This week, an opportunity arose to visit the Portland Art Museum to tour “The Ride” – an exhibition of archived photography and video by Paige Powell – led by the woman herself. Normally, I pass on things that cut into the work day, but something in my gut told me to just go.
Side note: one of my non-resolutions this year was to say “yes” more often.
I walked over with a friend of mine and we met up with a larger group and Paige. After introductions and (not-so) secretly Snapchatting her outfit, we headed over to the building where the exhibit is housed.

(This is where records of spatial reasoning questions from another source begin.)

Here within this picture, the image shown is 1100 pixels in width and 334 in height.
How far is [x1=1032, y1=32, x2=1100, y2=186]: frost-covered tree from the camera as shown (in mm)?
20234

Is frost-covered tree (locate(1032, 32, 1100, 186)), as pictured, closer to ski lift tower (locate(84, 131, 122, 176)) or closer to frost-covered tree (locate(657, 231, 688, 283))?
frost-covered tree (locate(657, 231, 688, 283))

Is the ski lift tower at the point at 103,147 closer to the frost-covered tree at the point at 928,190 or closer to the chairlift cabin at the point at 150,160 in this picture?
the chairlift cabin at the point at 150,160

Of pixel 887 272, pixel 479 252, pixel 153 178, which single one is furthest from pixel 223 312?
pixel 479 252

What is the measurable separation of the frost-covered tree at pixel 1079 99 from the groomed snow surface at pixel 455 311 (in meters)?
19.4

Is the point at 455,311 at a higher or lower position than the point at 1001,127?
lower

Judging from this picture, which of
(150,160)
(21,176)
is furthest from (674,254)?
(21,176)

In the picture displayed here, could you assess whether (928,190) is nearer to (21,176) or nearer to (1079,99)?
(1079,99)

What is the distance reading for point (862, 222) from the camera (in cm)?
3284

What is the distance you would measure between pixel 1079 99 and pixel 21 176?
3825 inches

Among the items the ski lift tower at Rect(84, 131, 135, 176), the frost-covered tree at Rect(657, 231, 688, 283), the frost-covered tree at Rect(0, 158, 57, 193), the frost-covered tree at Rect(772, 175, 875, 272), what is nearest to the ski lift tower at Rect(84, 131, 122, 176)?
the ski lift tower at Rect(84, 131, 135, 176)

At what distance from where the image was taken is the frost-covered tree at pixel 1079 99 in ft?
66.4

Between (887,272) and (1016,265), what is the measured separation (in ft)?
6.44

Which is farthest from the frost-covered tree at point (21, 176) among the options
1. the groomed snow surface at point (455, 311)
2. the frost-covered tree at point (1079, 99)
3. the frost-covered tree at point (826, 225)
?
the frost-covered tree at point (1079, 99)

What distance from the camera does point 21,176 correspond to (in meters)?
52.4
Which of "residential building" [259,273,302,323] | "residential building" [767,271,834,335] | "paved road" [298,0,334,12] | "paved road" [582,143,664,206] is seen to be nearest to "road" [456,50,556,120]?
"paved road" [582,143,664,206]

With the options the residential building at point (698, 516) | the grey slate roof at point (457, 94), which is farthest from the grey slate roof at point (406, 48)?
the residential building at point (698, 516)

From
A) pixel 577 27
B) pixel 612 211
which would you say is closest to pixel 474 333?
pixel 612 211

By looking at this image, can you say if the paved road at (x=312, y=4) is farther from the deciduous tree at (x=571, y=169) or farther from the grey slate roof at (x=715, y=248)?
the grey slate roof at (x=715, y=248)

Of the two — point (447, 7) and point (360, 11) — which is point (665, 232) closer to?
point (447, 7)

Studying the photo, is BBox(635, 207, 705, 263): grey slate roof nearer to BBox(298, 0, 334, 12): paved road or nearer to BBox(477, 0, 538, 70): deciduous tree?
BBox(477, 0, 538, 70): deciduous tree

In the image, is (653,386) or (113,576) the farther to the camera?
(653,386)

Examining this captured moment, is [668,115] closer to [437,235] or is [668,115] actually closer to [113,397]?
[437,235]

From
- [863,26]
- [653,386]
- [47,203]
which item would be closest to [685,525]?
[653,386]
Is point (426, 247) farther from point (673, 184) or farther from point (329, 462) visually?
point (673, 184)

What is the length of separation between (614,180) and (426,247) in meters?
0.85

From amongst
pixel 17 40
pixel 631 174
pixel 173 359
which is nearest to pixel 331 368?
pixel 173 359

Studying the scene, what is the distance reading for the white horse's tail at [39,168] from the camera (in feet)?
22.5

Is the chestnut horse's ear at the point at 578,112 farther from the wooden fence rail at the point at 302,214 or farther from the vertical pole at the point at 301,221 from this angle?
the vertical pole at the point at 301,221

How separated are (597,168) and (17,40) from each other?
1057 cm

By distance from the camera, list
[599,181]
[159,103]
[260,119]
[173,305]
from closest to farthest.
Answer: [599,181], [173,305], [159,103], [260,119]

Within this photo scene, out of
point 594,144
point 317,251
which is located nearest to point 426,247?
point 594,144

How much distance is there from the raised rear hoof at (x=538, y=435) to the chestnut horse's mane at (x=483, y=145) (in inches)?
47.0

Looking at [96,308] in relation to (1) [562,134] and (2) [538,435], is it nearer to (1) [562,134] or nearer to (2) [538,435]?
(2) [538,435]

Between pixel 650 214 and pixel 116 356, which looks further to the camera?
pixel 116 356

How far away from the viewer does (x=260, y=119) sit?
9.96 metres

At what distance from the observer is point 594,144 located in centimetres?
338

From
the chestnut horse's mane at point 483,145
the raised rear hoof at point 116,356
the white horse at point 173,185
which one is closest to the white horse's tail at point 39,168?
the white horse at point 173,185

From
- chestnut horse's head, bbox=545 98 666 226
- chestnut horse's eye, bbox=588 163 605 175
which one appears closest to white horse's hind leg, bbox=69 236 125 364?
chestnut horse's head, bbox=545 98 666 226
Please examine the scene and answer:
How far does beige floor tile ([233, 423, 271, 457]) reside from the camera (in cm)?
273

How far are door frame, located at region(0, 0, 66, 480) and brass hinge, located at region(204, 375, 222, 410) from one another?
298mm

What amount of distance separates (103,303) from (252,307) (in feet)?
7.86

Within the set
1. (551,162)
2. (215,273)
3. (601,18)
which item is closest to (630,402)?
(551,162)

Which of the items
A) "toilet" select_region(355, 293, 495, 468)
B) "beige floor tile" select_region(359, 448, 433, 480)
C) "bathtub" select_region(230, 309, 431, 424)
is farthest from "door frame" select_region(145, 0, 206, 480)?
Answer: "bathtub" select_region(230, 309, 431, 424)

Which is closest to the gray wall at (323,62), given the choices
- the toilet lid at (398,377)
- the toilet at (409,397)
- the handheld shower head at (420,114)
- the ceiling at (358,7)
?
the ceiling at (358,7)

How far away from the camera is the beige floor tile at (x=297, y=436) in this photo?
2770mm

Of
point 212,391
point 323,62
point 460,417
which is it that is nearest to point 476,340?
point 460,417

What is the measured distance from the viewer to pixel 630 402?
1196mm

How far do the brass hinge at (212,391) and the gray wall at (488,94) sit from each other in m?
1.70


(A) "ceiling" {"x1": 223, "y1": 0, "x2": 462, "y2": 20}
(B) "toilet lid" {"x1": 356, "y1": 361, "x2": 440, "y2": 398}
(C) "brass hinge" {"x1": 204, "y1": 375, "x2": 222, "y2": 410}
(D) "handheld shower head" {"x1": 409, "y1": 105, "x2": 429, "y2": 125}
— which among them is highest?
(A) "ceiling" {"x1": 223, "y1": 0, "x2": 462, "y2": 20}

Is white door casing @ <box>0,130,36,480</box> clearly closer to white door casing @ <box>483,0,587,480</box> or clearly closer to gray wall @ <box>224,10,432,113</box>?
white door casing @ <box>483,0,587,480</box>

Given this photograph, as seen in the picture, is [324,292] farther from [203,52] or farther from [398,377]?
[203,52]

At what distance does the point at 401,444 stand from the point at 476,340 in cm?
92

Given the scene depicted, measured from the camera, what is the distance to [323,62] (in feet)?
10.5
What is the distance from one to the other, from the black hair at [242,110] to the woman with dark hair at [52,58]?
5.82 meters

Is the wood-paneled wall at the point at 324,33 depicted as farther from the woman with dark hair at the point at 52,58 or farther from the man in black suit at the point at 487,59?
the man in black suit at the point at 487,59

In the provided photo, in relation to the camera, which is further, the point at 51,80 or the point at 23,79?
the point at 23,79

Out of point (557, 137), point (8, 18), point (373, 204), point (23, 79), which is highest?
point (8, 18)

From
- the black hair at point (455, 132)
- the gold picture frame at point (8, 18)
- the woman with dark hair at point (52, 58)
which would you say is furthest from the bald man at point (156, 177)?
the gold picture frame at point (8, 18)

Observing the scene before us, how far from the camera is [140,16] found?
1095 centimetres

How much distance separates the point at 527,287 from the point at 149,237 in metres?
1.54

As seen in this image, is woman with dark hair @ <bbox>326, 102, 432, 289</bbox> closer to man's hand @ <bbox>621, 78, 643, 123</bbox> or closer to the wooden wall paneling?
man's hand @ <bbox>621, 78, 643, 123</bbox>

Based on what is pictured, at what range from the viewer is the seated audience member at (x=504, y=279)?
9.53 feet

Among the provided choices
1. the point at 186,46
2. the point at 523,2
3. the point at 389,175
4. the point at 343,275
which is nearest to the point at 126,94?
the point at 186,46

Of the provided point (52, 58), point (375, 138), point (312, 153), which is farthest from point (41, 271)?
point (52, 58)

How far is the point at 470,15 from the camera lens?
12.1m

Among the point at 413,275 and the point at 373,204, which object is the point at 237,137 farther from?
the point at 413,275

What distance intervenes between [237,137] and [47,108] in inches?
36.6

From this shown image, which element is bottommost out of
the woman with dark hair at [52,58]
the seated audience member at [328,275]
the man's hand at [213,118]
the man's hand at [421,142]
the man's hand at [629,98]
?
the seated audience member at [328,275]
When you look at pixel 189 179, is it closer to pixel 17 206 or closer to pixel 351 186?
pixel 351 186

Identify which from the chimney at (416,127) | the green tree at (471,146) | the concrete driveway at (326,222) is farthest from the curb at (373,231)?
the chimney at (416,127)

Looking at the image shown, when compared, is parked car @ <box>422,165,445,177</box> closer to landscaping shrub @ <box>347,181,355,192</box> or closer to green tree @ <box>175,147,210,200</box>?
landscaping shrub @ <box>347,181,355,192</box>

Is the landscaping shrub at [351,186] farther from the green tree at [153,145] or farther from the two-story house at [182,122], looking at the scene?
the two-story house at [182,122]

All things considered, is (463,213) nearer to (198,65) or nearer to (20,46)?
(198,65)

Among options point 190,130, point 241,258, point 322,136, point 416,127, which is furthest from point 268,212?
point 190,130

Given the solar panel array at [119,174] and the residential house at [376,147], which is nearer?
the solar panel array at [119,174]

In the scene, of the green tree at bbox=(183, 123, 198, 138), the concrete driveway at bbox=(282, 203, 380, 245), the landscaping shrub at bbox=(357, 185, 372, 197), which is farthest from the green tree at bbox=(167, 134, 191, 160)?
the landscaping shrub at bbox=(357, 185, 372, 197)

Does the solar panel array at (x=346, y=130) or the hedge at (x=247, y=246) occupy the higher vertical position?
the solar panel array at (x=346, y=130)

The entrance to “The Ride” is very unassuming; a large black wall with plain white text and a photo of Andy Warhol beside it. Around that wall, however, is a hallway plastered on both sides with floor-to-ceiling stills from the Factory. Very immersive and impressive. Through that hallway, Paige led us to the main exhibit where, in an alcove, hundreds of printed photos covered surface. The floor, ceiling, and three walls were papered with her memories and stories of friends, contemporaries, and people she met. Warhol, Basquiat, Keith Haring, Madonna, Grace Jones, the drag queens of the NY ballroom scene, the Fab Five. The contrast between how we see those same people and how she saw them was stark.
“Did you realize you were taking such iconic photos?”
“Not at all – we were just hanging out.”
She graciously answered our questions and recounted the places and people in the pictures we pointed out. She spoke about the residents of Harlem in the 80’s and how much the neighborhoods have changed; how much New York has changed. I could hear the disappointment in her voice as she talked about places she’d documented that no longer exist. At that moment, I realized that I was standing with a direct link to a past that I romanticize. The more she spoke, the more common and everyday everyone seemed. As revered as Basquiat and Warhol are, to see them hanging out and having fun, not as artists but as Jean-Michel and Andy doing cool things with their friends, was relieving in an odd sense. At that moment, I saw all of these iconic people as just people.
On a wall outside of the photo room are three videos that play within a large projection of Jean-Michel watching television in the back of a limousine. One is of Andy Warhol, one of Keith Haring painting the massive papier-mâché elephant, and one of a group of people hanging out at the Factory. I didn’t catch much of these videos, but plan to go back to view them.
I wonder if the weight of maintaining a persona ever became too much for the artists that recur in the exhibit. Then I wonder the same thing about all of us. There isn’t much of a difference between what Paige did then and what we do now, save for technology, immediacy, and the breadth of distribution over social media…I wonder how much we consciously put on our “Warhol suits” in order to maintain the narrative of who others think we are (or what we want them to think we are) and how that affects us. Is anyone really real or is this all performance art?
It’s late and this all feels very meta.